### Exercise task:
Please convert the lines of the records below into a numbered list, leaving out blank lines and the pictures.

### Dataset extract:
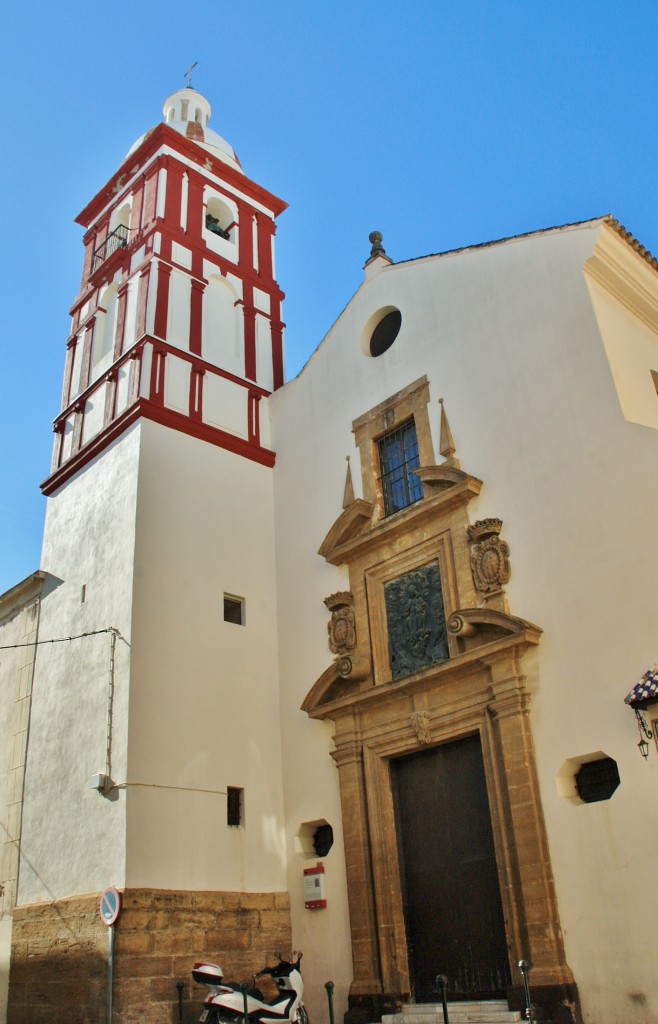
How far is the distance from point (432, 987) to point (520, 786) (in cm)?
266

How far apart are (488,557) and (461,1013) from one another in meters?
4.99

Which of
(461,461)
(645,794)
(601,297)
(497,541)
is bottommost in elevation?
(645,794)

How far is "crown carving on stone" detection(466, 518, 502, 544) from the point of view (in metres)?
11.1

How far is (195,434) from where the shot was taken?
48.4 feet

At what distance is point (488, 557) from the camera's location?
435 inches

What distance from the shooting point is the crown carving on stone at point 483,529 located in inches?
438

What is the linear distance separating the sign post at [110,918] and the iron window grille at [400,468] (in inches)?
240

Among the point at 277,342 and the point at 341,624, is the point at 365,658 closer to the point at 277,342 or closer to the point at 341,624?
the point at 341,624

### Solution for this problem:
1. How far is the distance from point (432, 987) to point (520, 786) (in cm)?
2. 266
3. How far apart are (488,557) and (461,1013) from one another in meters?
4. 4.99
5. Which of
6. (461,461)
7. (645,794)
8. (601,297)
9. (497,541)
10. is bottommost in elevation?
11. (645,794)
12. How far is "crown carving on stone" detection(466, 518, 502, 544) from the point of view (in metres)?
13. 11.1
14. How far is (195,434) from where the shot was taken?
15. 48.4 feet
16. At what distance is point (488, 557) from the camera's location?
17. 435 inches
18. What distance from the shooting point is the crown carving on stone at point 483,529 located in inches?
19. 438
20. What is the linear distance separating the sign post at [110,918] and the iron window grille at [400,468] (in inches)?
21. 240
22. Among the point at 277,342 and the point at 341,624, is the point at 365,658 closer to the point at 277,342 or closer to the point at 341,624?
23. the point at 341,624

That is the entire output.